### Input

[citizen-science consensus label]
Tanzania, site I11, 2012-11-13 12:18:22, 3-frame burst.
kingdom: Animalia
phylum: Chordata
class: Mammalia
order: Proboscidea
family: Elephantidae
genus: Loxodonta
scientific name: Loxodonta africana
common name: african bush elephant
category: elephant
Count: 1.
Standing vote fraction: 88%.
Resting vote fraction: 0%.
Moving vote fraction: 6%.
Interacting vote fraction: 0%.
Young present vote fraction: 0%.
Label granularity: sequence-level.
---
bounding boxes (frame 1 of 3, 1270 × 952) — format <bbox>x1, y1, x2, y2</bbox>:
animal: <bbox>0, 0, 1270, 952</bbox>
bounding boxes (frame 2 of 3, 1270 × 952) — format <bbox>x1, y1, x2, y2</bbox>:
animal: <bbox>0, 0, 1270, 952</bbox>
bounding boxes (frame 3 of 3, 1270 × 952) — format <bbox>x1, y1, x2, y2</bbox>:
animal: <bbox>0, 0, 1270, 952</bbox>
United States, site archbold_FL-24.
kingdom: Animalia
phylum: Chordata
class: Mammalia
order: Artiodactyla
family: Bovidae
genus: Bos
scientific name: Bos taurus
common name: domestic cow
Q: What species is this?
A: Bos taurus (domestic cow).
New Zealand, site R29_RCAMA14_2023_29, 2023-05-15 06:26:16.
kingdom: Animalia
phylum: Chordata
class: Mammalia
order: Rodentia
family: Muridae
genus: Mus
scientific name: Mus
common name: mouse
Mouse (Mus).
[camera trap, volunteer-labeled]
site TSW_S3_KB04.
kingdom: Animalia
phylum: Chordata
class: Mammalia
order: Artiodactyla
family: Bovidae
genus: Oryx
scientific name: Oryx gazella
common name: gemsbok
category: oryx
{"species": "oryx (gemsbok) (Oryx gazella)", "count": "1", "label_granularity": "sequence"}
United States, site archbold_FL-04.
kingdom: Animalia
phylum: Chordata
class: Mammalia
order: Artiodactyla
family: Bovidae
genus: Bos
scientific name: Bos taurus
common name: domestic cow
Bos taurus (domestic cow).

######

◆ Problem to work on: Copy out only the lines of the records above from the one with "Interacting vote fraction: 0%." through the one with "A: Bos taurus (domestic cow).", exactly as they stand, both included.

◆ Answer section:
Interacting vote fraction: 0%.
Young present vote fraction: 0%.
Label granularity: sequence-level.
---
bounding boxes (frame 1 of 3, 1270 × 952) — format <bbox>x1, y1, x2, y2</bbox>:
animal: <bbox>0, 0, 1270, 952</bbox>
bounding boxes (frame 2 of 3, 1270 × 952) — format <bbox>x1, y1, x2, y2</bbox>:
animal: <bbox>0, 0, 1270, 952</bbox>
bounding boxes (frame 3 of 3, 1270 × 952) — format <bbox>x1, y1, x2, y2</bbox>:
animal: <bbox>0, 0, 1270, 952</bbox>
United States, site archbold_FL-24.
kingdom: Animalia
phylum: Chordata
class: Mammalia
order: Artiodactyla
family: Bovidae
genus: Bos
scientific name: Bos taurus
common name: domestic cow
Q: What species is this?
A: Bos taurus (domestic cow).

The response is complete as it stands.